The episode is a handy reminder of the fuel that social media now pours onto any smouldering bank PR fire. Metro Bank has been the subject of concern for some time, as this magazine outlined last summer. The revelation at the beginning of this year that an accounting blunder had resulted in extra capital being required to hold against commercial loans secured on property and certain specialist buy-to-let loans (for which the risk weighting the bank had calculated had been too lenient), has only made the headlines worse.
It is difficult to know how banks can effectively manage social media exposure when one false WhatsApp message can wipe more than 10% off their share price in one day
The accounting error prompted a £350 million rights issue on May 14 compared to the bank’s total market capitalization of £490 million. It could also be seen to have created a false market in the bank’s shares. The Prudential Regulation Authority and Financial Conduct Authority have launched an investigation into the origin of the miscalculation.

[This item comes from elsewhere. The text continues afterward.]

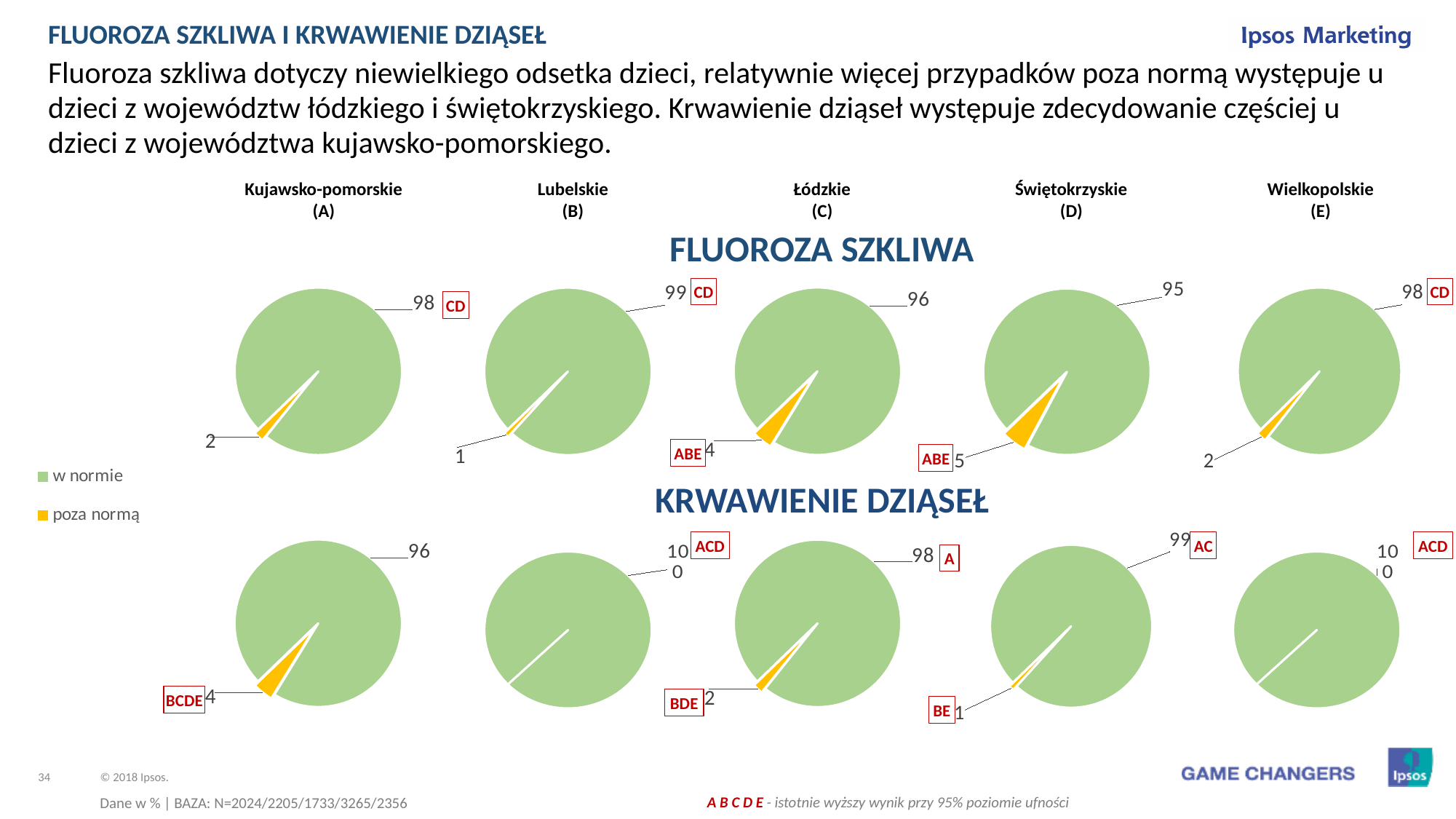
In the KRWAWIENIE DZIĄSEŁ row, what is the 'w normie' value for Świętokrzyskie (D)? 99 In the KRWAWIENIE DZIĄSEŁ row, which is larger: the 'poza normą' value for Łódzkie (C) or for Świętokrzyskie (D)? Łódzkie (C) In the FLUOROZA SZKLIWA row, what is the 'poza normą' value for Łódzkie (C)? 4 How many pie charts are shown in the FLUOROZA SZKLIWA row? 5 In the FLUOROZA SZKLIWA row, what is the 'w normie' value for Kujawsko-pomorskie (A)? 98 In the FLUOROZA SZKLIWA row, what is the difference between the 'w normie' values for Lubelskie (B) and Świętokrzyskie (D)? 4 In the KRWAWIENIE DZIĄSEŁ row, which voivodeship has the highest 'poza normą' value? Kujawsko-pomorskie (A) In the KRWAWIENIE DZIĄSEŁ row, what is the 'poza normą' value for Kujawsko-pomorskie (A)? 4 In the FLUOROZA SZKLIWA row, which voivodeship has the lowest 'poza normą' value? Lubelskie (B) How many series does the legend list? 2 In the FLUOROZA SZKLIWA row, what is the 'poza normą' value for Świętokrzyskie (D)? 5 In the FLUOROZA SZKLIWA row, which voivodeship has the highest 'poza normą' value? Świętokrzyskie (D)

Metro Bank has received £120 million from Banking Competition Remedies as part of the Royal Bank of Scotland State Aid Alternative Remedies Package. That decision will likely come under harsh scrutiny now. On top of this is the much-reported £25 million that the bank has paid over the last eight years to Shirley Hill, wife of Metro Bank founder Vernon Hill, for her New Jersey-based firm InterArch’s interior design, branding and marketing services.
The WhatsApp message was so effective in spreading panic because of the existing noise around Metro Bank – the accounting error had been suspected for a long time before the bank admitted to it. First quarter pre-tax profits had also fallen to £6.9 million from £10 million in 2018.
Queues at branches are never a good look for a bank – the assumption is always that people are emptying their accounts rather than their safety deposit boxes. Metro’s share price duly slumped by 11% on Monday May 13.
It is difficult to know how banks can effectively manage social media exposure when one false WhatsApp message can wipe more than 10% off their share price in one day. It was TV and newsprint images of long queues outside Northern Rock branches that accelerated the run on that bank in 2007, the first in the UK for 150 years. Today, it takes little more than one anonymous message on social media to have the same effect. Metro Bank is not big enough for this incident to have had a widespread impact – but larger banks should most definitely take note.